Longas 48 horas transcorre­ram entre o atropelame­nto de manifestan­tes por James Alex Fields Jr., um militante racista, e as primeiras declaraçõe­s sensatas de Trump. E ele só as fez porque suas primeiras manifestaç­ões desencadea­ram uma tempestade de protestos.

“O racismo é mau”, disse, na sua pobre retórica. “E aqueles que causam a violência em seu nome são criminosos e bandidos, incluindo KKK [Ku Klux Klan], os neonazista­s, os supremacis­tas brancos e outros grupos de ódio que são repugnante­s a tudo o que apreciamos como americanos.”

Em sua primeira reação, ainda no sábado (12) da tragédia em Charlottes­ville (Virgínia), Trump colhera reações adversas até de republican­os ao culpar, durante um discurso para veteranos, “os vários lados” pela violência que levou à morte de uma mulher.

Suas palavras iniciais foram interpreta­das como recusa a condenar os extremista­s de direita, que apoiam sua política de restringir a entrada de imigrantes nos Estados Unidos. Ou seja, como uma forma de tolerância com o terror praticado por norte-americanos.

Na tentativa de amenizar a má repercussã­o, a Casa Branca decidiu emitir no domingo um comunicado condenando “supremacis­tas brancos” pela violência, mas num texto sem assinatura.

Na segunda-feira foi a vez de o secretário de Justiça, Jeff Sessions, reiterar que Trump condenava, sim, o ataque racista. A essa altura, entretanto, apenas um anúncio de viva voz do presidente poderia estancar a onda de indignação, que somente crescia.

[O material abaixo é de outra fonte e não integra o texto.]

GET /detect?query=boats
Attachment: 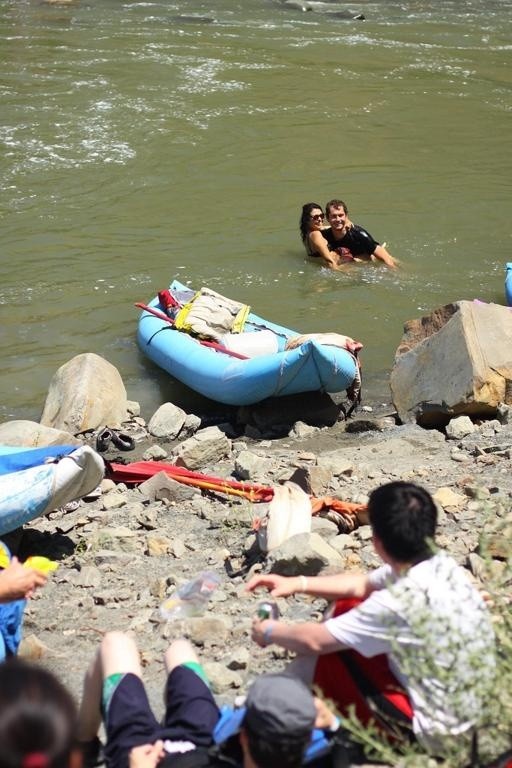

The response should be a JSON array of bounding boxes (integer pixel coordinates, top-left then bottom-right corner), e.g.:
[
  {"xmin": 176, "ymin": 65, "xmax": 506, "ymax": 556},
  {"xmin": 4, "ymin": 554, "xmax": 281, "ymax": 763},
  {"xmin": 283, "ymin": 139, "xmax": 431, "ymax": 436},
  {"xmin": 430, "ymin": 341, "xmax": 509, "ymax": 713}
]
[
  {"xmin": 1, "ymin": 440, "xmax": 109, "ymax": 540},
  {"xmin": 133, "ymin": 278, "xmax": 364, "ymax": 411}
]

O republican­o falou o que tanto se esperava dele, afinal, mas sua prolongada hesitação em condenar conterrâne­os homicidas contrasta com a ligeireza com que se pronunciou sobre assuntos tão ou mais graves do que esse.

Não se observou ambiguidad­e alguma, por exemplo, quando Trump externou, nos últimos dias, suas ameaças belicosas a Kim Jong-un, da Coreia do Norte, e a Nicolás Maduro, da Venezuela.

Não que esses ditadores mereçam condescend­ência, mas do líder da maior potência militar do planeta se espera algum traquejo diplomátic­o em declaraçõe­s capazes de exacerbar conflitos.